A Review of Traveler in Space: In Search of Female Identity in Tibetan Buddhism

Traveler in Space: In Search of Female Identity in Tibetan Buddhism. By June Campbell. New York: George Braziller Incorporated, 1996, x, 225 pages, ISBN 0-485-11494-1 (cloth), $27.50

University of Virginia

kcl@virginia.edu


This book presents a challenge to those who would argue that gender equality prevails in the Vajrayāna tradition of Tibetan Buddhism. June Campbell intends in this work to promote debate about the transmission of teachings that relate to gender and sexuality. She raises pertinent questions about the role, power, and status of Tibetan Buddhist teachers in the West and about the concept of female identity in Tibetan Buddhism. This quest for female identity, rooted in her own past experience studying Tibetan Buddhism, branches out to incorporate her more recent involvement with feminism and psychoanalysis. She uses the interpretive principles of psychoanalytic and feminist theory (notably that of Irigaray and Kristeva) to examine the history and social context of Vajrayāna Buddhism in Tibet and its reception in the west.
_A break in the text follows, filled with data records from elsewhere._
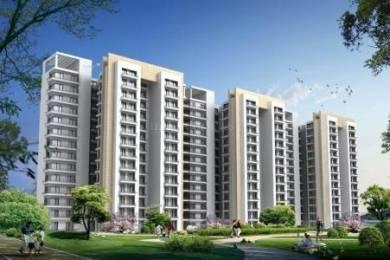 590 sqft, 1 bhk Apartment in Pivotal Devaan Sector 84, Gurgaon at Rs. 14.0600 Lacs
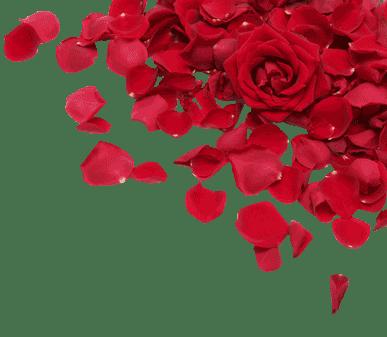 roses, petals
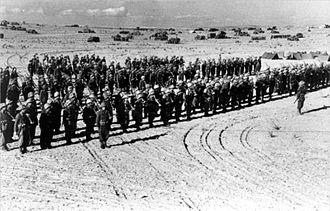 Negev Brigade - Negev Brigade soldiers
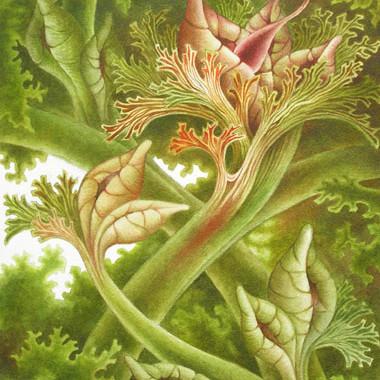 """""""August 2006"""" Watercolor 40 x 50 cm"""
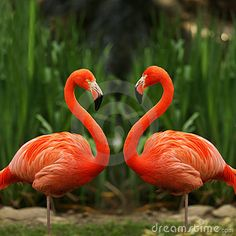 Flamingo Love Talk - Download From Over 45 Million High Quality Stock Photos, Images, Vectors. Sign up for FREE today. Image: 3161290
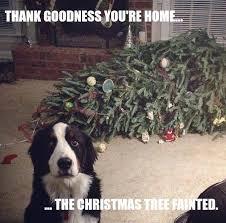 Funny Meme Dog Christmas Tree Fainted via Relatably.com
June Campbell describes the West's fascination with Tibetan Buddhism in the first of the book's nine chapters. She argues that the patriarchal character of Tibetan Buddhism remained hidden because few Tibetan or western scholars chose to explore it and because the "first wave of Tibetans to teach publicly in the West were all men, and many of them celibate monks" (p. 29). The two chapters that follow discuss evidence of goddess worship and archaic female images that existed in Tibet prior to Buddhism's official establishment in the 8th century C.E. Campbell speculates that ancient Indian and Iranian religious beliefs reached Tibet and influenced indigenous shamanic practices through the Bon religion, whose followers migrated into the West, perhaps as early as the fifth century B.C.E. (p. 36-44). She claims that the similarity between Bon and Buddhist texts proves that Bon was an earlier form of Buddhism that combined elements of Iranian Mithraism and Indian Tantric practices "focused upon the worship of the Great Mother" (p. 47). The introduction of orthodox Buddhism, with its tradition of monasticism and misogyny, suppressed an ancient belief in the power of goddesses.
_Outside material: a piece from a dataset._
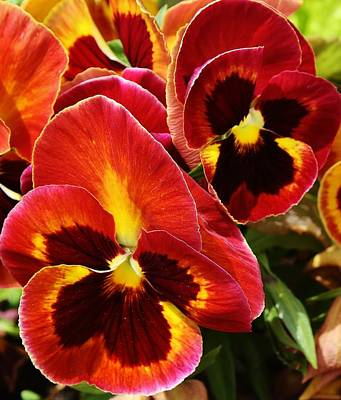Colorful Pansies Poster by Bruce Bley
In chapter three Campbell attempts to prove that the male Bodhisattva Chenrezig has undergone a significant sex change. The lotus, the symbol most closely associated with him, links him with the ancient Lotus Goddess who dates back to the prehistoric Indus Valley civilization. The lotus symbol represents female sexuality, and his mantra om mani padme hum can be interpreted to refer to a female deity called Manipadma. "Read in this way," she claims, "the invocation would be a powerful mantra to the essential sexuality of the female, i.e., the deity of the clitoris-vagina" (p. 64). Campbell concludes that the Lotus Goddess's transformation into a male counterpart served social and political interests of the male priesthood.
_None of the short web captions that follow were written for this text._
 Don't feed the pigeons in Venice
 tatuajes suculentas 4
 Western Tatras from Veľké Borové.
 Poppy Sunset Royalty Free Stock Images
Chapters four and five critically examine the monastic hierarchy of Tibetan Buddhism and the methods it employs to consolidate its religious and political authority. This authority, she argues, derives from the tulku system and its "virtual deification of certain high lamas and their subsequent successors" (p. 68). The young male child identified as a tulku is separated from his mother at an early age and raised by celibate monks ("the male motherhood") in an atmosphere of adulation that elevates him to divine status. The absent mother's "collusion in both ascertaining divine events during conception and pregnancy and her cooperation in giving up her son were crucial to the maintenance of the whole system" (p. 90).

This unusual upbringing, Campbell suggests, may impair the young tulku's future relationships with women, either by his maintaining a disdainful distance from them or by "the desire to become involved with them in secret relationships which carried no responsibilities" (p. 88). These secret relationships between young women and lamas who were publicly celibate but secretly sexually active she exposes in chapter six. The secrecy serves not only to protect the lineage but also to maintain control over the women who participate in initiation rituals and activities designed to promote the enlightened state of the lineage holders. She rejects the customary description of secret consorts as "the visualized deity of the monk's imagination" (p. 94). Speaking candidly about her own experience as the secret consort of the late Kalu Rinpoche, she examines the reasons women enter into such liaisons. Women who assumed the role of secret consorts "must have viewed their collusion as 'a test of faith'" (p. 102). She concludes that the power wielded by one partner over the other diminishes the egalitarian principles of Tantric practice as a spiritual union of two autonomous individuals.

Chapter seven focuses on the significance of the dakini ("the traveler in space"). Many commentaries on the symbolism of the dakini, which regard her as the sexual consort and female helper in male-centered spiritual practice, reflect the personal experience and bias of the male interpreter. Campbell argues that Keith Dowman's interpretation ("It is Dakini's nature of complete receptivity, empty space that assuages male aggression; and it is the female organ's 'empty space' that is receptive to the symbol of his aggression") is of dubious value to women and "even hints at a symbolic rape of the female" (p. 137).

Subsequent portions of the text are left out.